ACTIVITY:
The following data needs to be repeated exactly, with all images excluded.
....
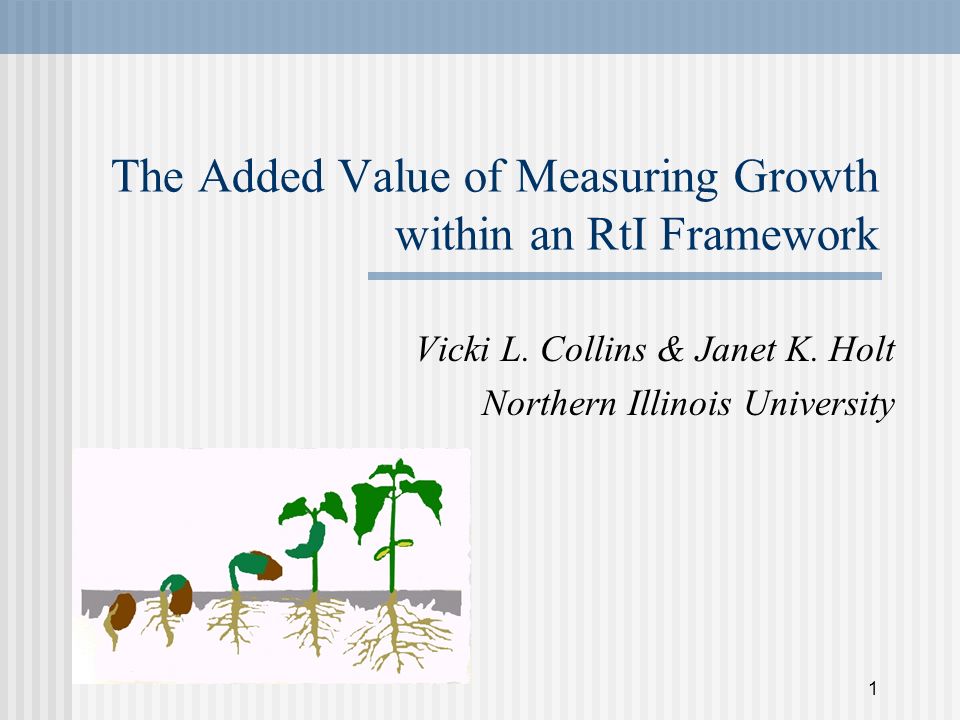 The Added Value of Measuring Growth within an RtI Framework

Vicki L. Collins & Janet K. Holt
Northern Illinois University

1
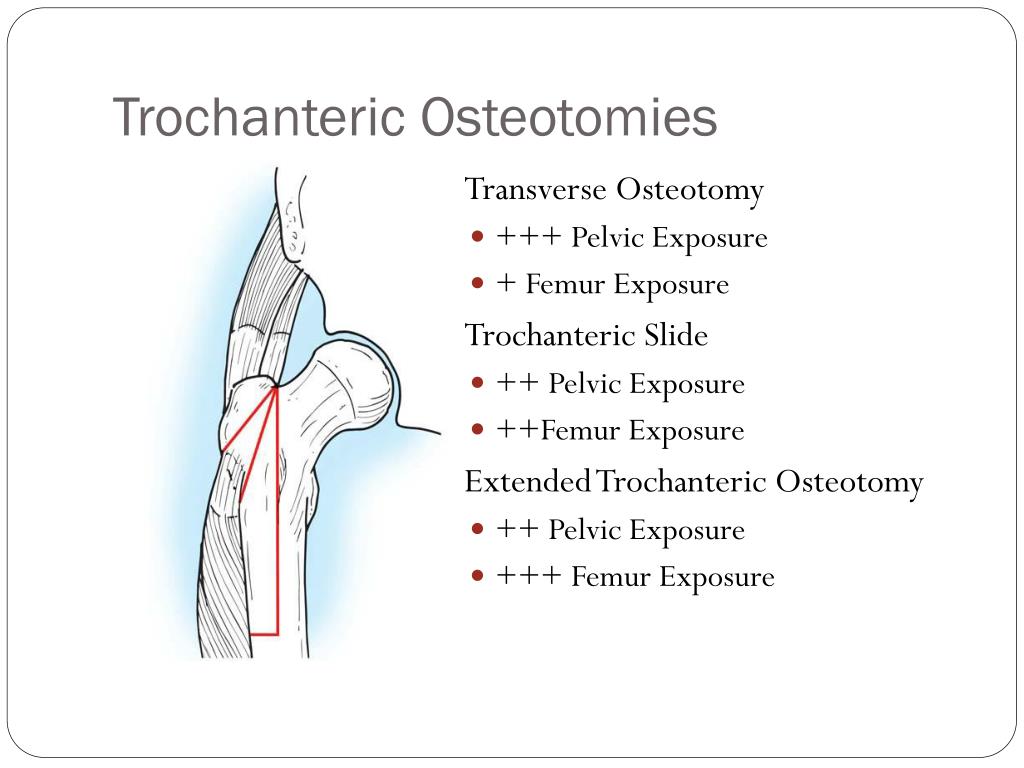 Trochanteric Osteotomies

Transverse Osteotomy
- +++ Pelvic Exposure
- + Femur Exposure

Trochanteric Slide
- ++ Pelvic Exposure
- ++Femur Exposure

Extended Trochanteric Osteotomy
- ++ Pelvic Exposure
- +++ Femur Exposure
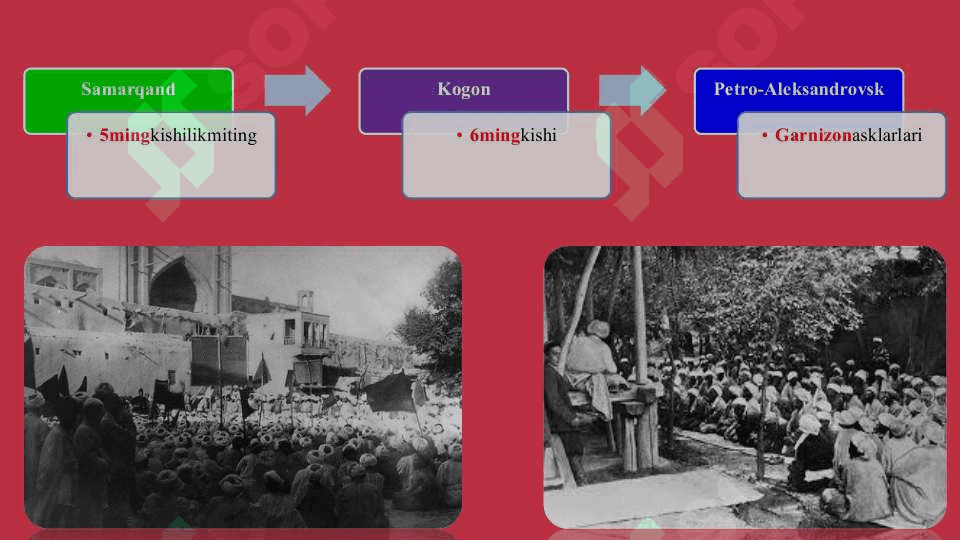 Samarqand

• 5mingkishilikmiting

Kogon

• 6mingkishi

Petro-Aleksandrovsk

• Garnizonasklarlari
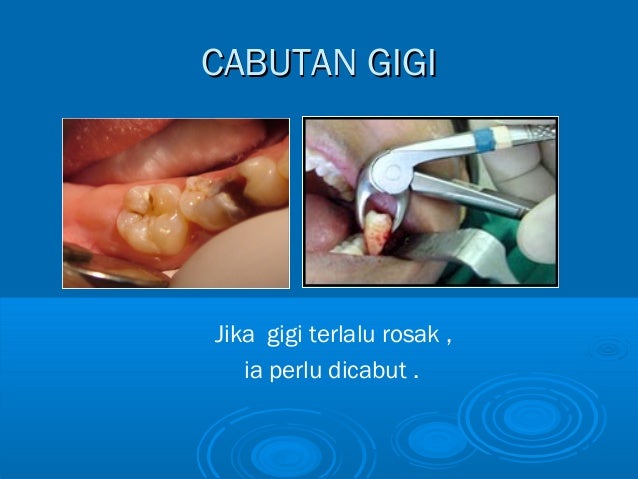 CABUTAN GIGI

Jika gigi terlalu rosak ,
ia perlu dicabut .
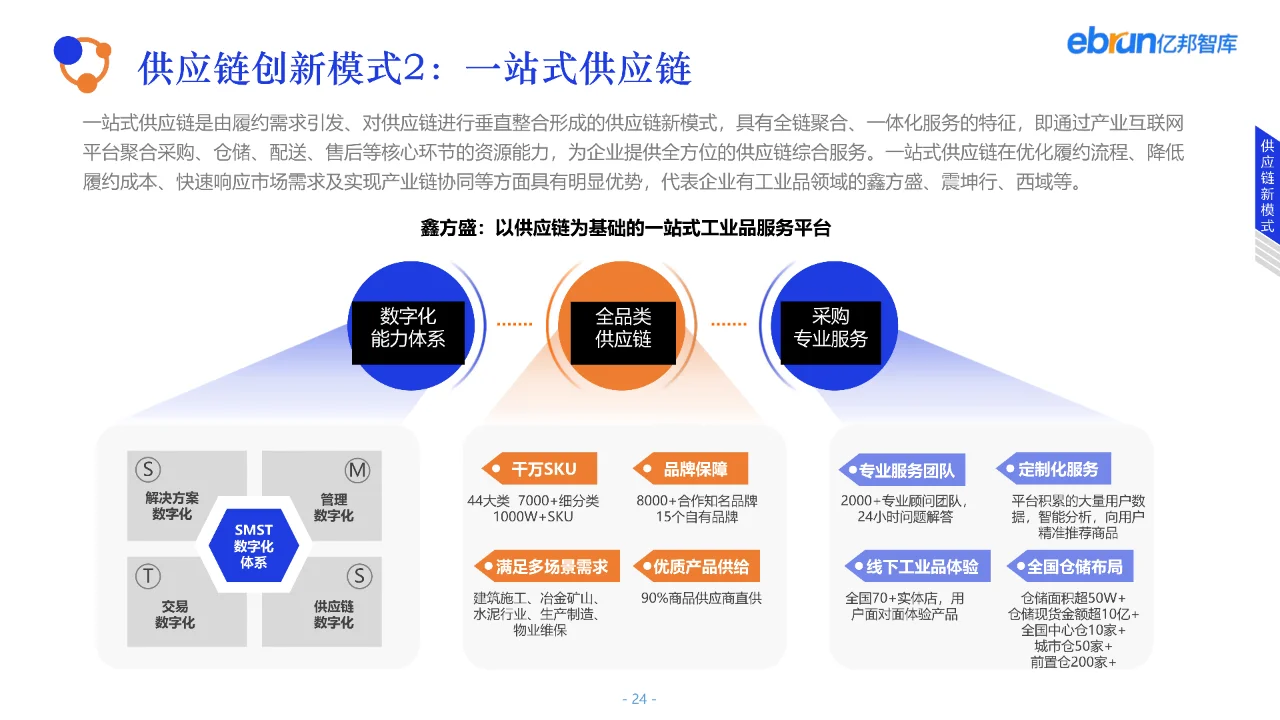 供应链创新模式2：一站式供应链

ebrun亿邦智库

供应链新模式

一站式供应链是由履约需求引发、对供应链进行垂直整合形成的供应链新模式，具有全链聚合、一体化服务的特征，即通过产业互联网平台聚合采购、仓储、配送、售后等核心环节的资源能力，为企业提供全方位的供应链综合服务。一站式供应链在优化履约流程、降低履约成本、快速响应市场需求及实现产业链协同等方面具有明显优势，代表企业有工业品领域的鑫方盛、震坤行、西域等。

鑫方盛：以供应链为基础的一站式工业品服务平台

数字化能力体系

全品类供应链

采购专业服务

S
解决方案数字化

M
管理数字化

SMST数字化体系

T
交易数字化

S
供应链数字化

千万SKU
44大类 7000+细分类 1000W+SKU

品牌保障
8000+合作知名品牌 15个自有品牌

满足多场景需求
建筑施工、冶金矿山、水泥行业、生产制造、物业维保

优质产品供给
90%商品供应商直供

专业服务团队
2000+专业顾问团队，24小时问题解答

定制化服务
平台积累的大量用户数据，智能分析，向用户精准推荐商品

线下工业品体验
全国70+实体店，用户面对面体验产品

全国仓储布局
仓储面积超50W+
仓储现货金额超10亿+
全国中心仓10家+
城市仓50家+
前置仓200家+

- 24 -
....
WRITTEN RESPONSE:
 The Added Value of Measuring Growth within an RtI Framework

Vicki L. Collins & Janet K. Holt
Northern Illinois University

1
 Trochanteric Osteotomies

Transverse Osteotomy
- +++ Pelvic Exposure
- + Femur Exposure

Trochanteric Slide
- ++ Pelvic Exposure
- ++Femur Exposure

Extended Trochanteric Osteotomy
- ++ Pelvic Exposure
- +++ Femur Exposure
 Samarqand

• 5mingkishilikmiting

Kogon

• 6mingkishi

Petro-Aleksandrovsk

• Garnizonasklarlari
 CABUTAN GIGI

Jika gigi terlalu rosak ,
ia perlu dicabut .
 供应链创新模式2：一站式供应链

ebrun亿邦智库

供应链新模式

一站式供应链是由履约需求引发、对供应链进行垂直整合形成的供应链新模式，具有全链聚合、一体化服务的特征，即通过产业互联网平台聚合采购、仓储、配送、售后等核心环节的资源能力，为企业提供全方位的供应链综合服务。一站式供应链在优化履约流程、降低履约成本、快速响应市场需求及实现产业链协同等方面具有明显优势，代表企业有工业品领域的鑫方盛、震坤行、西域等。

鑫方盛：以供应链为基础的一站式工业品服务平台

数字化能力体系

全品类供应链

采购专业服务

S
解决方案数字化

M
管理数字化

SMST数字化体系

T
交易数字化

S
供应链数字化

千万SKU
44大类 7000+细分类 1000W+SKU

品牌保障
8000+合作知名品牌 15个自有品牌

满足多场景需求
建筑施工、冶金矿山、水泥行业、生产制造、物业维保

优质产品供给
90%商品供应商直供

专业服务团队
2000+专业顾问团队，24小时问题解答

定制化服务
平台积累的大量用户数据，智能分析，向用户精准推荐商品

线下工业品体验
全国70+实体店，用户面对面体验产品

全国仓储布局
仓储面积超50W+
仓储现货金额超10亿+
全国中心仓10家+
城市仓50家+
前置仓200家+

- 24 -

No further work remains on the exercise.